Travail à faire: Dans la lettre à Octave Mirbeau, renvoyez mot pour mot tout ce qui va de « Or je sais son » jusqu'à « filou, c'est moi. ».

Extrait:
Guy De Maupassant

« Et, dans la suite des temps, ceux qui ne le connaîtront que par
ses œuvres l'aimeront pour l'éternel chant d'amour qu'il a chanté à la vie »
Émile Zola

Correspondance (1886)

A Octave Mirbeau

A OCTAVE MIRBEAU

10, rue de Montchanin.
[1886.]

Mon cher Mirbeau,
Qu'est-ce qui te prend de m'engueuler ? Peu m'importe au fond d'être engueulé mais ce qui m'embête c'est d'être suspecté de faire de la réclame pour une chose qui m'ennuie par elle-même plus que tu ne peux croire.
J'ai reçu cinq traites signées de mon nom, faites par l'homme que je cherche à faire arrêter par tous les moyens possibles. Et je voudrais bien savoir comment tu t'y prendrais à ma place ?
Or je sais son nom, son âge, son signalement. J'ai plus de cent témoins qui l'ont vu opérer en le prenant pour moi1. - Sans compter que dans beaucoup de villes du midi on est persuadé que le filou, c'est moi.

Données fournies:
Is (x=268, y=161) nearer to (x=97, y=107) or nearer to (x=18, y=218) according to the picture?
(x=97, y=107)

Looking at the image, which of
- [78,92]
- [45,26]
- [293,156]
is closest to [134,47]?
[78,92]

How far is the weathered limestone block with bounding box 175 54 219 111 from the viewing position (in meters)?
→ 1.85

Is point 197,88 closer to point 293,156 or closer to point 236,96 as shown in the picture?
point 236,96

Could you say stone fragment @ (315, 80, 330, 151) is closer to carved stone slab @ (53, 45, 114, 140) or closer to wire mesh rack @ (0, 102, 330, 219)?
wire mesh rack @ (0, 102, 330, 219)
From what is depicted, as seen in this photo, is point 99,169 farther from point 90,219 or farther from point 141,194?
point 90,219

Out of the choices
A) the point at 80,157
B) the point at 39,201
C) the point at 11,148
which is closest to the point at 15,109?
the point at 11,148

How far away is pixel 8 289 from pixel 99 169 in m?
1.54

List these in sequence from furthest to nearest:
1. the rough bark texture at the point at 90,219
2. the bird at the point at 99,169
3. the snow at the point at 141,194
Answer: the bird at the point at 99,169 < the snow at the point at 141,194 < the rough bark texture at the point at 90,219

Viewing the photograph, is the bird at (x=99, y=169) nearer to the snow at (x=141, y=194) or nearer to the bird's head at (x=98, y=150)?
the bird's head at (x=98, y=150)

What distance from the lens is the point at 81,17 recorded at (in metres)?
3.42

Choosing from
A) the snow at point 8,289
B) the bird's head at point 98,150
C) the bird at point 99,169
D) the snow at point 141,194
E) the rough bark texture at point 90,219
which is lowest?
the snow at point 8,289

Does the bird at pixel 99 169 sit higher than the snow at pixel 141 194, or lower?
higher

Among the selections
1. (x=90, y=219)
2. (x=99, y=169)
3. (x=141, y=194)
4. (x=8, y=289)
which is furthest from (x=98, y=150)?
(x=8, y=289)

Corrigé:
Or je sais son nom, son âge, son signalement. J'ai plus de cent témoins qui l'ont vu opérer en le prenant pour moi1. - Sans compter que dans beaucoup de villes du midi on est persuadé que le filou, c'est moi.